Attività: Riporta parola per parola il passo del testo su Quasimodo che si apre con le parole contenenti "Scritta durante l'occupazione" e si chiude con "di me stesso.".

Testo fornito:
○ ○ ○ ○ ○ ○ ○

Scritta durante l'occupazione nazista di Milano, la poesia resta muta e priva di valore dinanzi all'orrore della guerra

Marco Netri

Marco Netri

GIORNALISTA E IMPRENDITORE

Ho iniziato a scrivere da giovanissimo e ne ho fatto il mio lavoro. Dopo la laurea in Scienze Politiche e il Master in Giornalismo conseguiti alla Luiss, ho associato la passione per la scrittura a quello per lo studio dedicandomi per anni al lavoro di ricercatore. Oggi sono imprenditore di me stesso.

Con il componimento “Alle fronde dei salici", Salvatore Quasimodo decreta la sua uscita dall’ermetismo e l’individualismo che ne avevano caratterizzato l’opera, per abbracciare una poesia tesa alla riscoperta dei valori propri di una società collettiva.

D’altro canto l’opera, pubblicata per la prima volta su una rivista nel 1946 e inserita l’anno successivo nella raccolta “Giorno dopo giorno", vede la luce all’indomani dell’armistizio con le truppe anglo-americane, durante l’occupazione nazista di Milano.

Quasimodo in questa sua angosciosa lirica riflette sugli orrori della guerra, al cospetto dei quali anche la poesia resta ammutolita e priva di valore.

La poesia

E come potevano noi cantare

con il piede straniero sopra il cuore,

fra i morti abbandonati nelle piazze

sull’erba dura di ghiaccio, al lamento

d’agnello dei fanciulli, all’urlo nero

della madre che andava incontro al figlio

crocifisso sul palo del telegrafo?

○ ○ ○ ○ ○ ○ ○

Estratto del dataset:
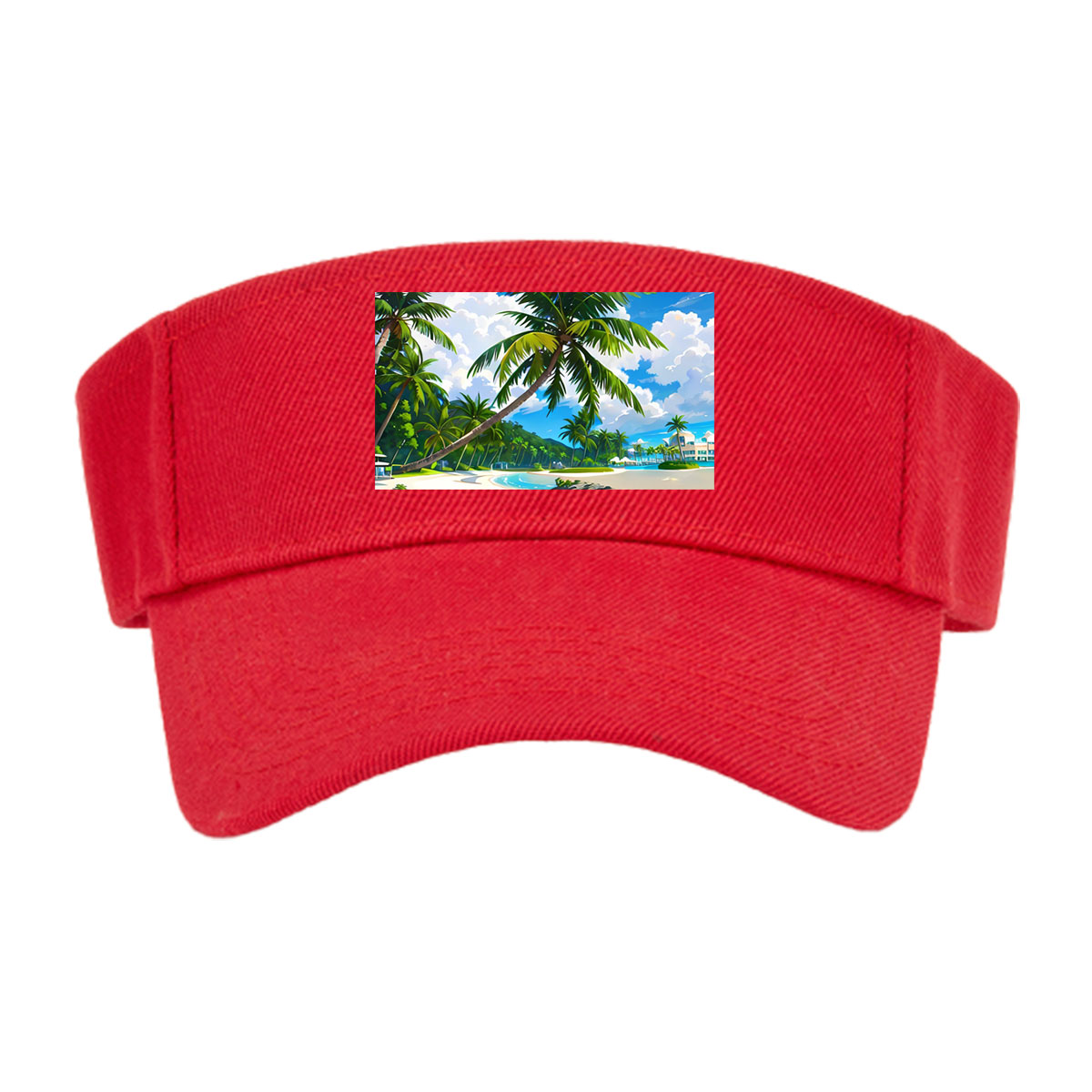 Tropical Beach with Palm Trees and Clear Blue Water -  Visor cap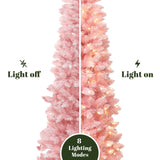 Pink Pencil Artificial Tree with Warm White Lights, 6ft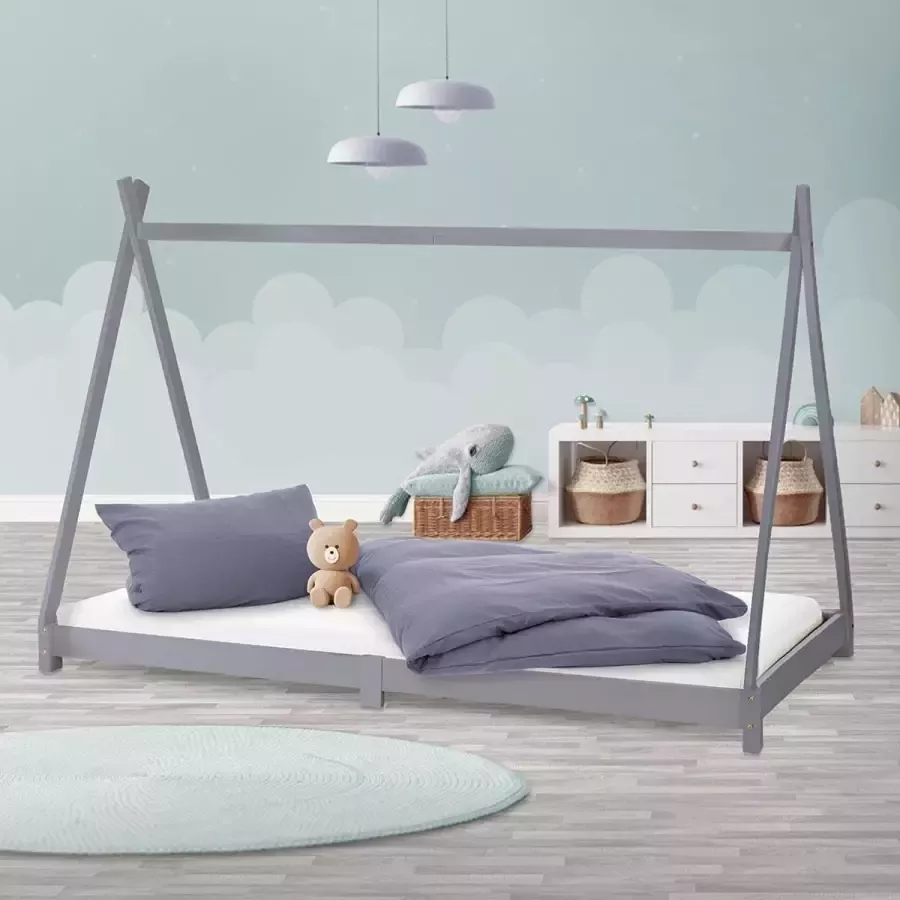 CGPN Kinderbed Tipi 90 x 200 cm met Lattenbodem Lichtgrijs Indisch Bed Massief Houten Thuisbed voor Meisjes en Jongens Kids Home Jeugdbed Houten Bed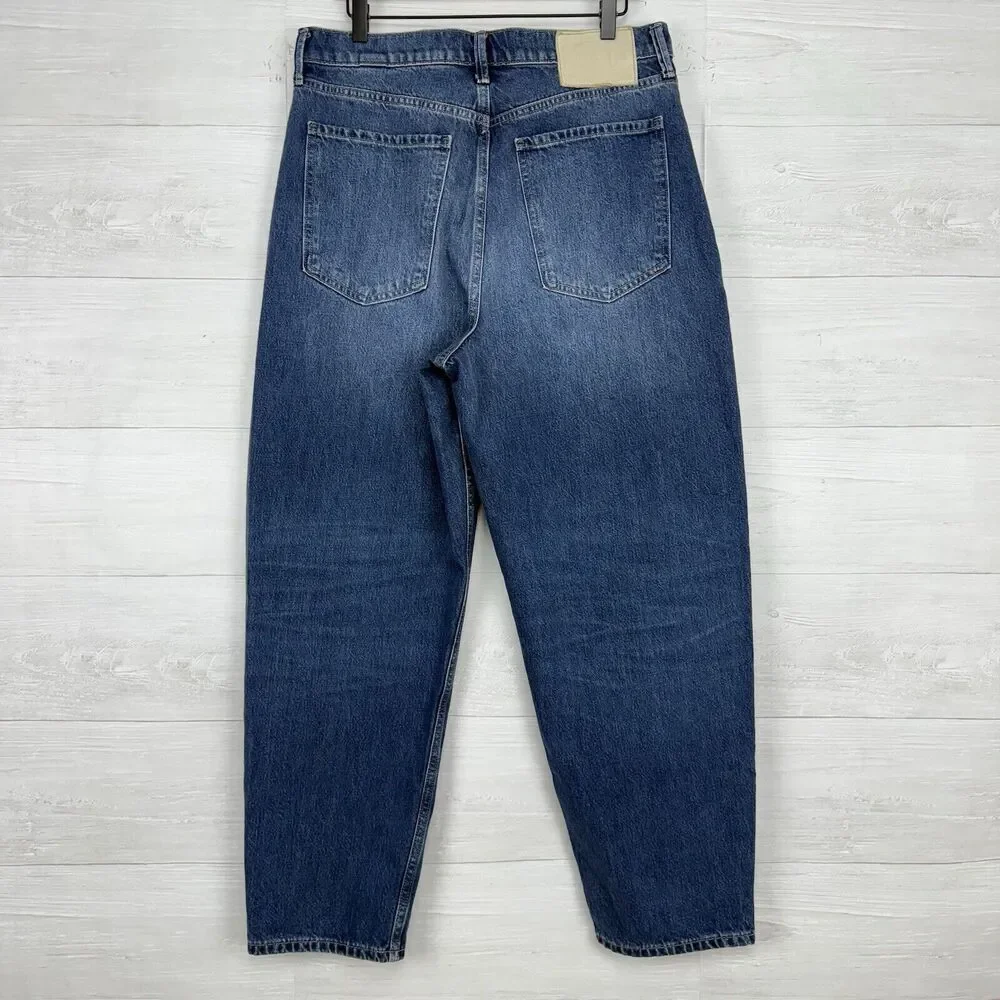 Banana Republic High Rise Rigid Bow Jeans 31 Blue‎ Horseshoe Barrel Leg NO BELT - Picture 6 of 16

○ ○ ○ ○ ○ ○ ○

Risposta scritta:
Scritta durante l'occupazione nazista di Milano, la poesia resta muta e priva di valore dinanzi all'orrore della guerra

Marco Netri

Marco Netri

GIORNALISTA E IMPRENDITORE

Ho iniziato a scrivere da giovanissimo e ne ho fatto il mio lavoro. Dopo la laurea in Scienze Politiche e il Master in Giornalismo conseguiti alla Luiss, ho associato la passione per la scrittura a quello per lo studio dedicandomi per anni al lavoro di ricercatore. Oggi sono imprenditore di me stesso.